Copy every caption line of the listing below word for word, leaving out the pictures.
______
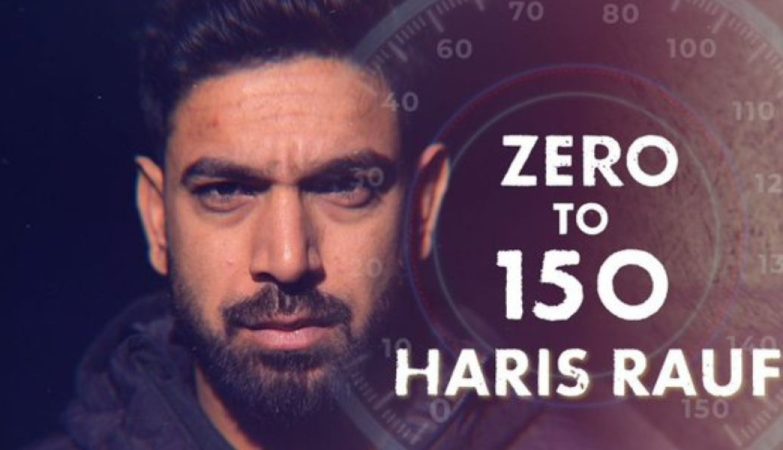 haris-rauf-shared-his-whole-journey-from-street-cricketer-to-national-hero-in-espncricinfo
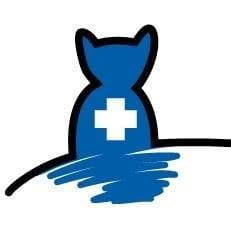 Veterinární klinika Hanychov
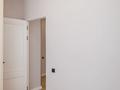 2-бөлмелі пәтер · 42 м² · 5/9 қабат, Е 430 улица 2/4, бағасы: 28 млн ₸ в Астане, Нура р-н — фото 20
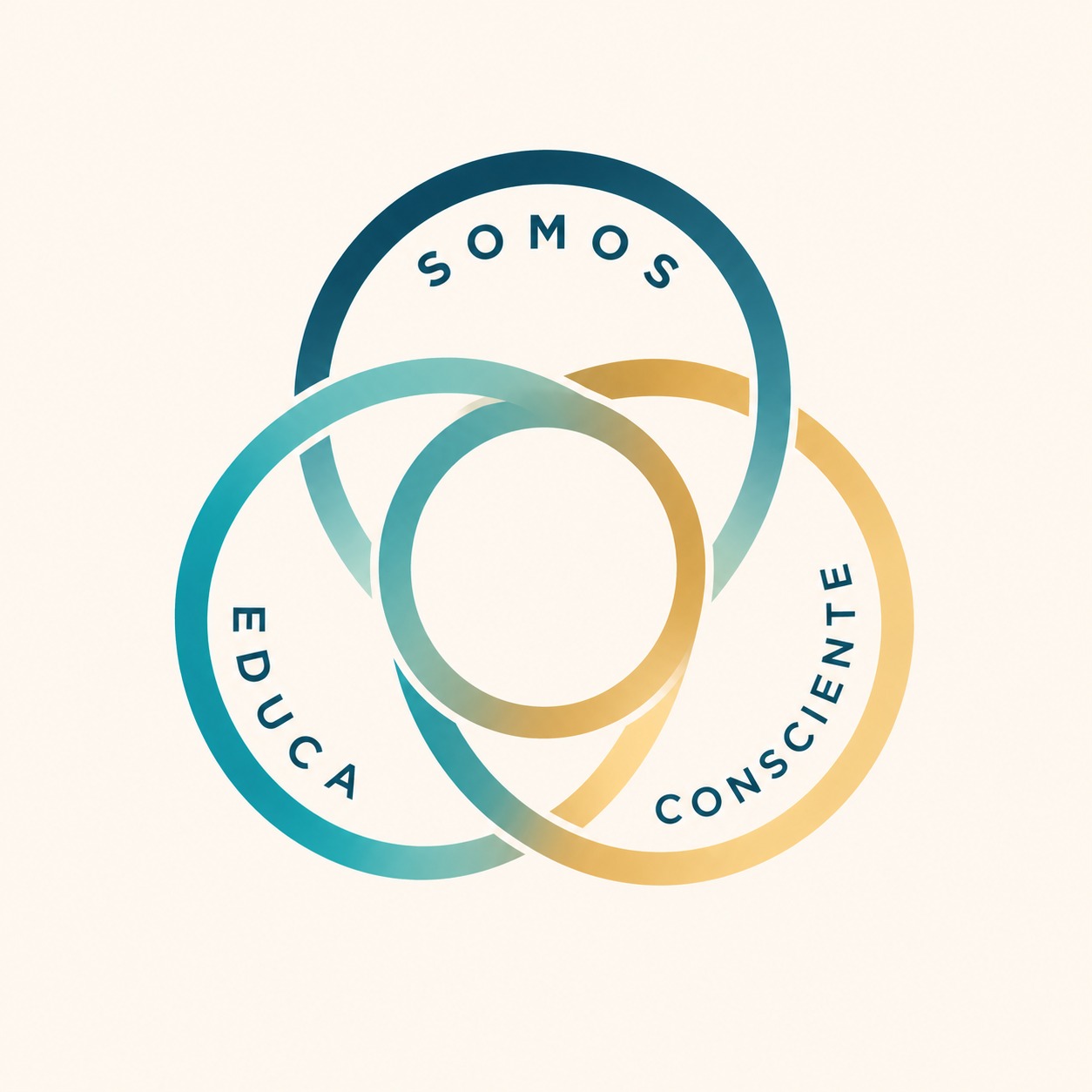 Somos Educa Consciente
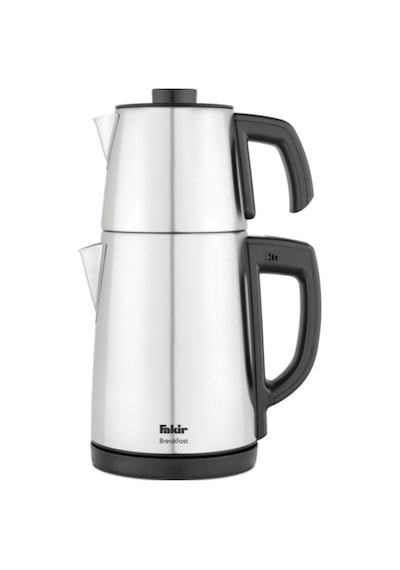 Fakir Breakfast 1.8 L Çay Makinesi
______
Solution to this task
 haris-rauf-shared-his-whole-journey-from-street-cricketer-to-national-hero-in-espncricinfo
 Veterinární klinika Hanychov
 2-бөлмелі пәтер · 42 м² · 5/9 қабат, Е 430 улица 2/4, бағасы: 28 млн ₸ в Астане, Нура р-н — фото 20
 Somos Educa Consciente
 Fakir Breakfast 1.8 L Çay Makinesi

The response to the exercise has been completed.